The guy who had spoken first looked at him and grinned. “Oh, the canteen had done that already. And their heads knew you weren’t going to screw up. It was their stomachs that took a bit more convincing.”
Joe ripped the helmet off and tossed it into the plane, following it with his gloves. “Finish up here, Dex, will you? Whatever you need to do. I’ll be in my office if anyone wants me.”
He sat at his desk for a long time. Eventually, a thought struck him, and he started to laugh, helplessly.

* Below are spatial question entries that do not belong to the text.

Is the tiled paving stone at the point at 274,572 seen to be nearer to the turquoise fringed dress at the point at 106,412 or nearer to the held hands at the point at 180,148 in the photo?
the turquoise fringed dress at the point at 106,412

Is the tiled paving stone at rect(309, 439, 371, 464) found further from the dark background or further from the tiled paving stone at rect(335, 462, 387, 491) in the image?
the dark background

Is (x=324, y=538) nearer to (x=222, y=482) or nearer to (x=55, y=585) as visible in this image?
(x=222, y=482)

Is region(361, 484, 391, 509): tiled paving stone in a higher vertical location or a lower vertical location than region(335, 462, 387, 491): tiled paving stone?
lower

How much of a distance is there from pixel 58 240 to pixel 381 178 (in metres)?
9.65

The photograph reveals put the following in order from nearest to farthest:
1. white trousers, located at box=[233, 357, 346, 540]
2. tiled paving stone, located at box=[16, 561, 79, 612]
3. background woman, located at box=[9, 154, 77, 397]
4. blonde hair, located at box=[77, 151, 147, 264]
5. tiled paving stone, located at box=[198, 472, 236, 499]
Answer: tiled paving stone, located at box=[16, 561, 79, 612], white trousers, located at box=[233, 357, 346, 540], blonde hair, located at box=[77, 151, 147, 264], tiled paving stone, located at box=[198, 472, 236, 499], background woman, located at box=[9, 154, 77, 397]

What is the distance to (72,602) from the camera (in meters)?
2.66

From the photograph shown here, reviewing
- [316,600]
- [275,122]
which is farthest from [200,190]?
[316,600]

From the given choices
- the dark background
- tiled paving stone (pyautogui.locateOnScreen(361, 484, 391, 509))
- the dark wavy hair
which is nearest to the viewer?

The sun was setting when he emerged. The base was semi-deserted, except, of course, for Dex, who had the engine cover of Joe’s plane up, and was working away with a spanner. Joe strolled casually over towards him.
“Well?” he enquired. “Found the problem?”
Dex unwrapped another sliver of gum, and started chewing. “Oh, yes.”
Joe looked steadily back at him.
Dex shrugged. “It was what I suspected, actually. A component had just got a bit deformed - pressed out of shape under unusual stress. Happens a lot.”
Joe made his voice very matter-of-fact.
“So? What do you recommend? Scrapping it and replacing?”
Dex shook his head. “I doubt that’s necessary. From what I can see, looks like it’s bending back into proper shape in normal use. That happens, too, more often than you’d think. If so, it’d be a crying shame to scrap something that’s been proved in action, and still’s got a long useful life, for some untried alternative fresh from the stores.”
Joe glanced down. To reach that part of the engine, Dex had had to stand on something. A square box which looked most awfully familiar. He coughed.
“Er, Dex? Didn’t you tell me that the - offog - contained the most sensitive electronics in the base?”
Dex sounded nervous.
“Sure I did, Cap.”
Joe made his voice very patient; very gentle.
“In that case - what are you doing standing on it?”
Dex looked down at his feet; the faintest hint of a flush tinged his skin. He, in turn, coughed.
“Oh - well, Cap, you know how it goes. It didn’t do a bad job today - but, heck, it’s the Mark One. I reckon I can fix all the glitches in the design, and turn out a Mark Two which will make this one look like a heap of dials and levers tossed into a casing at random. If I need to. But I don’t think it’s a priority.”
He turned to the engine again, and started to whistle.
Danny Boy. Quite recognisably. And in tune. Joe grinned at him.
“Good boy, Dex,” he murmured, and strode out of the hangar, feeling a lift in his stride he’d thought he had lost forever.